Traceback (most recent call last):
  File "/scratch/ybliang/work/repos/pytorch/debug/debug1.py", line 22, in <module>
    print(opt_model(x))
  File "/scratch/ybliang/work/repos/pytorch/torch/nn/modules/module.py", line 1480, in _call_impl
    return forward_call(*args, **kwargs)
  File "/scratch/ybliang/work/repos/pytorch/torch/_dynamo/eval_frame.py", line 80, in forward
    return self.dynamo_ctx(self._orig_mod.forward)(*args, **kwargs)
  File "/scratch/ybliang/work/repos/pytorch/torch/_dynamo/eval_frame.py", line 209, in _fn
    return fn(*args, **kwargs)
  File "/scratch/ybliang/work/repos/pytorch/torch/_dynamo/eval_frame.py", line 329, in catch_errors
    return callback(frame, cache_size)
  File "/scratch/ybliang/work/repos/pytorch/torch/_dynamo/convert_frame.py", line 468, in _convert_frame
    result = inner_convert(frame, cache_size)
  File "/scratch/ybliang/work/repos/pytorch/torch/_dynamo/convert_frame.py", line 102, in _fn
    return fn(*args, **kwargs)
  File "/scratch/ybliang/work/repos/pytorch/torch/_dynamo/utils.py", line 90, in time_wrapper
    r = func(*args, **kwargs)
  File "/scratch/ybliang/work/repos/pytorch/torch/_dynamo/convert_frame.py", line 339, in _convert_frame_assert
    return _compile(
  File "/scratch/ybliang/work/repos/pytorch/torch/_dynamo/convert_frame.py", line 395, in _compile
    out_code = transform_code_object(code, transform)
  File "/scratch/ybliang/work/repos/pytorch/torch/_dynamo/bytecode_transformation.py", line 341, in transform_code_object
    transformations(instructions, code_options)
  File "/scratch/ybliang/work/repos/pytorch/torch/_dynamo/convert_frame.py", line 382, in transform
    tracer.run()
  File "/scratch/ybliang/work/repos/pytorch/torch/_dynamo/symbolic_convert.py", line 1625, in run
    super().run()
  File "/scratch/ybliang/work/repos/pytorch/torch/_dynamo/symbolic_convert.py", line 484, in run
    and self.step()
  File "/scratch/ybliang/work/repos/pytorch/torch/_dynamo/symbolic_convert.py", line 454, in step
    getattr(self, inst.opname)(inst)
  File "/scratch/ybliang/work/repos/pytorch/torch/_dynamo/symbolic_convert.py", line 1687, in RETURN_VALUE
    self.output.compile_subgraph(self)
  File "/scratch/ybliang/work/repos/pytorch/torch/_dynamo/output_graph.py", line 428, in compile_subgraph
    self.compile_and_call_fx_graph(tx, list(reversed(stack_values)), root)
  File "/scratch/ybliang/work/repos/pytorch/torch/_dynamo/output_graph.py", line 499, in compile_and_call_fx_graph
    compiled_fn = self.call_user_compiler(gm)
  File "/scratch/ybliang/work/repos/pytorch/torch/_dynamo/output_graph.py", line 573, in call_user_compiler
    raise BackendCompilerFailed(self.compiler_fn, e) from e
torch._dynamo.exc.BackendCompilerFailed: compile_fx raised RuntimeError: one of the variables needed for gradient computation has been modified by an inplace operation: [torch.cuda.FloatTensor [4, 2]], which is output 0 of ReluBackward0, is at version 1; expected version 0 instead. Hint: enable anomaly detection to find the operation that failed to compute its gradient, with torch.autograd.set_detect_anomaly(True).

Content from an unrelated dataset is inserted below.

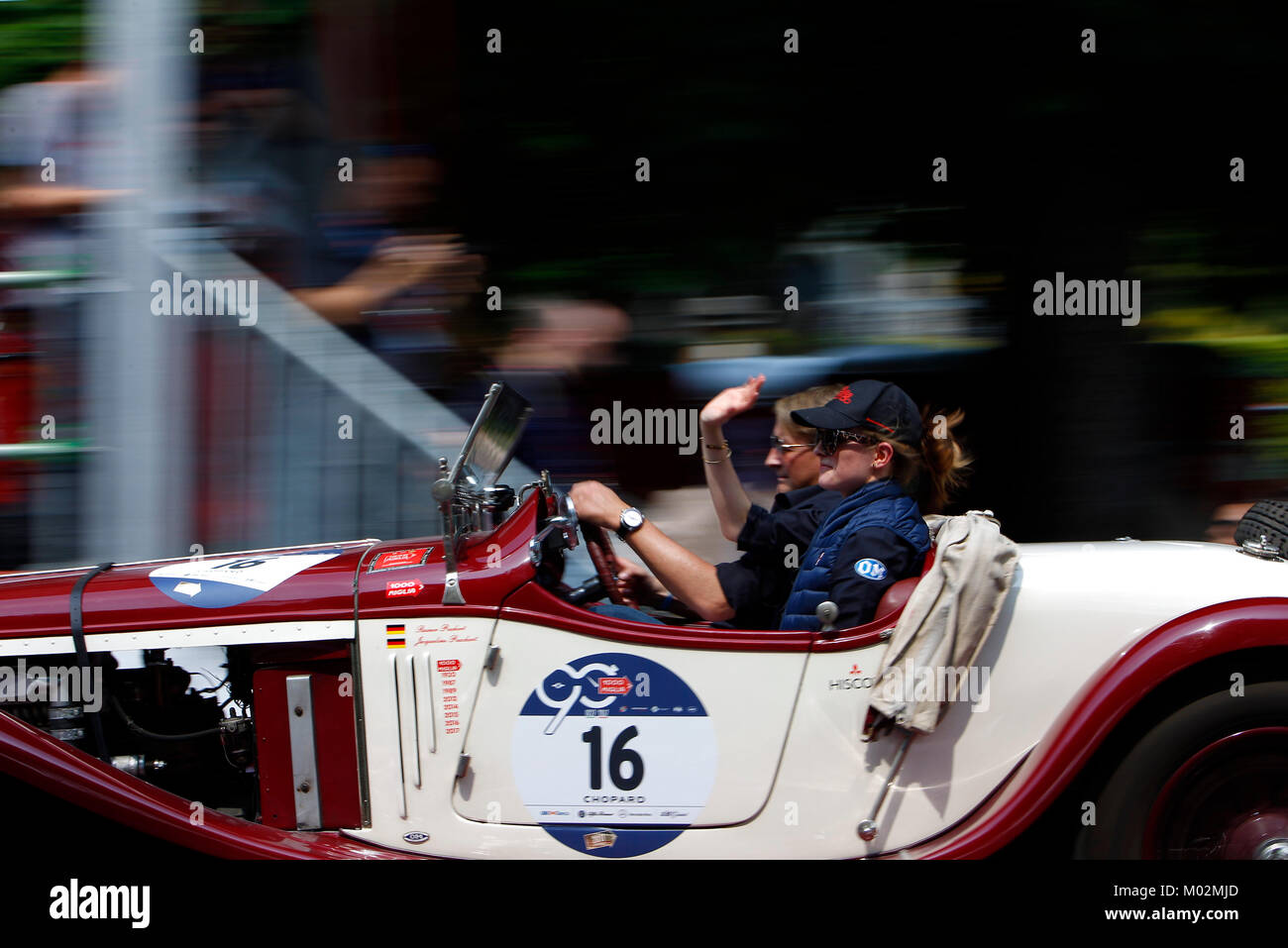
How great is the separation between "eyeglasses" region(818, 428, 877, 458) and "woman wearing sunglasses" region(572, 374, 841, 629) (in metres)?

Set torch._dynamo.config.verbose=True for more information

You can suppress this exception and fall back to eager by setting:
    torch._dynamo.config.suppress_errors = True

Minified repro

No response

yanboliang commented 1 year ago

cc @bdhirsh @anijain2305

bdhirsh commented 1 year ago

I talked to Yanbo offline - the above repro actually fails in eager mode too. In order to have the error show up in eager though, you have to actually run out.sum().backward(), which gives:

RuntimeError: one of the variables needed for gradient computation has been modified by an inplace operation: [torch.cuda.FloatTensor [4, 2]], which is output 0 of ReluBackward0, is at version 1; expected version 0 instead. Hint: enable anomaly detection to find the operation that failed to compute its gradient, with torch.autograd.set_detect_anomaly(True).

What's slightly different when we use the compile stack is that we eagerly trace the forward and backward into a joint graph, when the user calls their module's forward(). And tracing through the backward graph causes the error to show up.

yanboliang commented 1 year ago

Thanks @bdhirsh for pointing out the real issue behind this. I checked several other same failures occurred at 7k github model, but all of them are caused by the above reason that @bdhirsh mentioned. This is not a real error, I'll close this.